3 Steps To Build A Data Science Portfolio
To Ultimately Land Your Dream Job
Few months ago I wrote an article — How To Go Into Data Science? to answer some of the most common questions and challenges faced by most beginners in data science.
In the article, I briefly talked about WHAT kind of portfolio that can help you to get a first job in data science or machine learning. But I didn’t go into details on HOW to build a data science portfolio in the first place.
Fast forward to the present, after the article was published, I started receiving messages from many aspiring data scientists who all have common goal — become a data scientist (or at least go into data science related field) with the same question — how to build a data science portfolio?
I was once a jobless guy with nothing but a piece of paper crafted with three shiny words — Bachelor of Science. I was once an aimless millennial with zero sense of direction in my career and life despite the abundance of opportunities out there, seemingly waiting for me to discover.
Therefore, I can’t tell you how much these messages resonated with me. I feel the struggles to land that internship; I feel the challenges to get your profile noticed by employers; I feel the frustration to build your data science portfolio — given tons of guides out there — because you don’t know where to begin.

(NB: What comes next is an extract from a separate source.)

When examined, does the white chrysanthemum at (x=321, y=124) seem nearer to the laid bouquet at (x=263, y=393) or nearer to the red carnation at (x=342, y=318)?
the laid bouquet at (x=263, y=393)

We all know that resume alone is not enough to land you a job in data science. We also know that building a data science portfolio is very important, particularly in our job search journey.
The question now is: How? How to build a data science portfolio?
And this is exactly why this article is here to condense all my previous experiences throughout my learning journey into 3 most important steps to build a data science portfolio for YOU.
As far as data science is concerned, our definition of portfolio here means public evidence of your data science skills (as defined by Chief Data Scientist at DataCamp — David Robinson on Mode Analytics blog).
That being said, this article will not talk about how to build your resume. I believe resume is not a portfolio, but rather a collection of the elements of your portfolios.
In the following section, we’ll dive straight into the core 3 steps that I personally used (still ongoing!) to build my data science portfolio in the shortest time possible. These 3 steps are the exact same approach I used (and fine-tuned along the way) that worked for me, and I’m sure they work for you as well.
At the end of this article, I hope to give you a better understanding on how to build your data science portfolio with guidance to ultimately land your dream job in data science.
So… Let’s get started!
3 Steps To Build A Data Science Portfolio
1. Data Science Internship (Or Equivalent)
Yes. Data Science related internships.
We’re not only talking about data scientist internship, but also including data analyst, data engineer, business intelligence or analyst, research engineer, and other related internships.
The important point is this: As long as the internship requires you do some form of data collection, analysis, models building, or visualization, the skills learned are highly transferable to any data science jobs in the market.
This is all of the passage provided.